To ask a team to estimate otherwise is impossibly difficult: you would be asking the team to abstract away the current state of the world and to estimate back to whatever level of knowledge/experience/etc they had don the first day of the project. This is impossibly difficult for a person who has been on the team the entire time. It’s flat-out impossible for someone who joined the team mid-project to estimate back to what things were like before he or she joined the team.
Hi Mike,
Following on the above thread, would it be acceptable for story estimates to decrease because of good design/architecture decisions the team made on older stories? The stories would be easier to complete and the design/architecture is already laid out. Yet, if you do decrease the points, then you’ve done away with relative sizing and you are now completing more stories at a lower velocity. For me, I would like to keep the points the same and simply increase the velocity.
Hi Z:
Work should always be estimated relative to the current state of the world–your current knowledge, the current state of the system, etc. Think about the opposite situation: What if the application had become fragile and hard to maintain. Would you want to estimate it in points with the assumption that the application is as it was? (Nice, clean and maintainable 4 years ago?)
Also: Could we even do this? I think it’s hard enough to estimate how long it would take right now to do something. But to estimate relative size based on old assumptions would be even harder.
I think we measure what it makes sense to measure in terms of what will deliver business value, for as long as it delivers value. One team I worked with was having difficulty with over-committing. At the end of each sprint we had an unacceptably high number of either incomplete or partially complete stories. What I ended up doing was establishign realistic, sustanable goal with the team, then adding Plan vs. Complete as a percentage on a scoreboard. We monitored it for a number of months until the team brought their plan vs. complete into an acceptable range.
Did they ‘game” the system? In a manner of speaking. They began committing to a bit less work each iteration until they reached a level where they felt it could sustainably be delivered. After a couple of months at this level we no longer needed to track this metric on our scoreboard, as the team had realized better planning and commitment practices, which was the goal in the first place.
Hi Greg–
Great example. We might call it gaming the system but we might also call it getting the team to behave in a better way. Most simple metrics like this work very well for a short period of time (as in your case) and then we move on to other metrics.
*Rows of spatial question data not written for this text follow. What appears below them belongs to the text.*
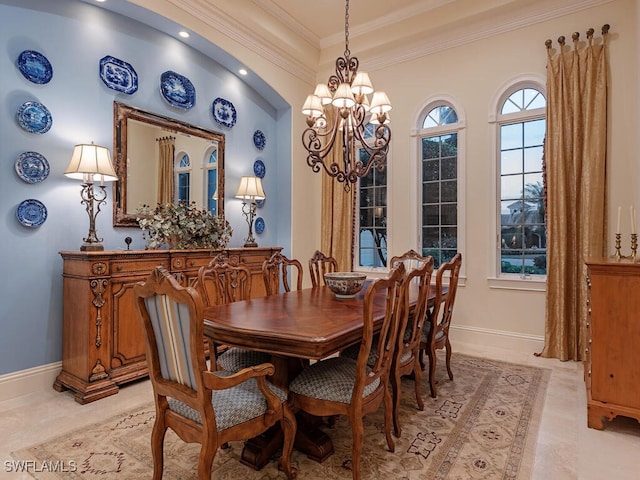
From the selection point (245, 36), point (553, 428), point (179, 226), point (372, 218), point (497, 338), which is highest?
point (245, 36)

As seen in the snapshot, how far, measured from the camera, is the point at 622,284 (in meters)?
2.34

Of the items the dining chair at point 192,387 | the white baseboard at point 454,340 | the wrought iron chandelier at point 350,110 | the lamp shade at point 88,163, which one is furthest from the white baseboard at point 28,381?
the wrought iron chandelier at point 350,110

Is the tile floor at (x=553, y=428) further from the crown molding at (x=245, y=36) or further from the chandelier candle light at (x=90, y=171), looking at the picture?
the crown molding at (x=245, y=36)

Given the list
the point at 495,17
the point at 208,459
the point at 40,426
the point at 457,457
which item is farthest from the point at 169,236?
the point at 495,17

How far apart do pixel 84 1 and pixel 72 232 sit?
192 centimetres

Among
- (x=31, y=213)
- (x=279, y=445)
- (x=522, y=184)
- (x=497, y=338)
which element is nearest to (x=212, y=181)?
(x=31, y=213)

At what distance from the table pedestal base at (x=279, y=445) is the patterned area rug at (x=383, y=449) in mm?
36

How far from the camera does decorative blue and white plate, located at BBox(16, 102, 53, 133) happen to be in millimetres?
2854

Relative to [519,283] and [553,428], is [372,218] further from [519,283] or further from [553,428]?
[553,428]

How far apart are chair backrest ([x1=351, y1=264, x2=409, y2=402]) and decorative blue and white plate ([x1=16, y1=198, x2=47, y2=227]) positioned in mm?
2688

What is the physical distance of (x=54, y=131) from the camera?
3.03 metres

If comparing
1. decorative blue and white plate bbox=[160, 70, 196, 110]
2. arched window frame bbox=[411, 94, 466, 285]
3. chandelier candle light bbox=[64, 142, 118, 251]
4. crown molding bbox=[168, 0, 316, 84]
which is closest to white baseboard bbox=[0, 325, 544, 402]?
arched window frame bbox=[411, 94, 466, 285]

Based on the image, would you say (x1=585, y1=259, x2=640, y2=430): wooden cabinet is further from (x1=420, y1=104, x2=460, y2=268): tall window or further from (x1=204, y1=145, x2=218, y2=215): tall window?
(x1=204, y1=145, x2=218, y2=215): tall window

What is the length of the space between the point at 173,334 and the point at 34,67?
2.73m
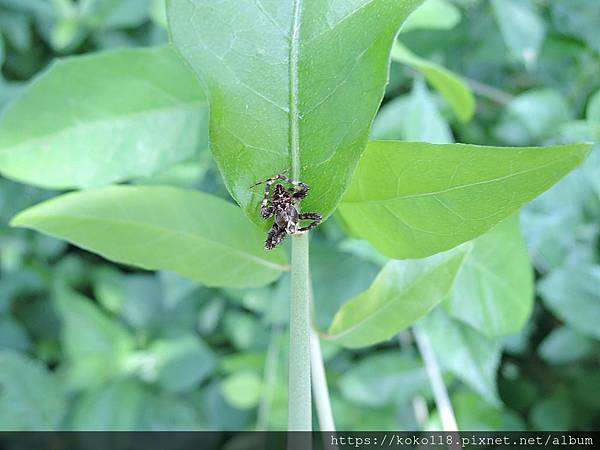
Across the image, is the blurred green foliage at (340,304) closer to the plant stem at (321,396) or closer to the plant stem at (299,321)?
the plant stem at (321,396)

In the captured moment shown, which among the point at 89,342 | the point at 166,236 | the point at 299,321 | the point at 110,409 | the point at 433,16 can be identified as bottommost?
the point at 299,321

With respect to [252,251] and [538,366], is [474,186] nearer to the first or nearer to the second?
[252,251]

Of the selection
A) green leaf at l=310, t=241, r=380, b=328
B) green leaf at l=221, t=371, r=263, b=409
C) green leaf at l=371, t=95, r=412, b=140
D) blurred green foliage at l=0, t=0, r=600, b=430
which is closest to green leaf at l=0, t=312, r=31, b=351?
blurred green foliage at l=0, t=0, r=600, b=430

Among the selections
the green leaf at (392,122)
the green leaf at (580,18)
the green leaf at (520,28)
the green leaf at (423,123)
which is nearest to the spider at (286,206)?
the green leaf at (423,123)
I’m joining the discussion a little late; and I hope it’s still open. I’m being directed to provide PMI-style metrics for agile projects (i.e. earned business value, CPI, etc). While I’ve read the PMBOK and am familiar with the concept, I have difficulty applying it to agile.
Do you have any thoughts/recommendations?
Are these types of metrics even valuable?
Hi Lanooba–
I have a chapter on metrics in my Succeeding with Agile book. There is also a good paper on Agile EVM by Tamara Sulaiman on InfoQ.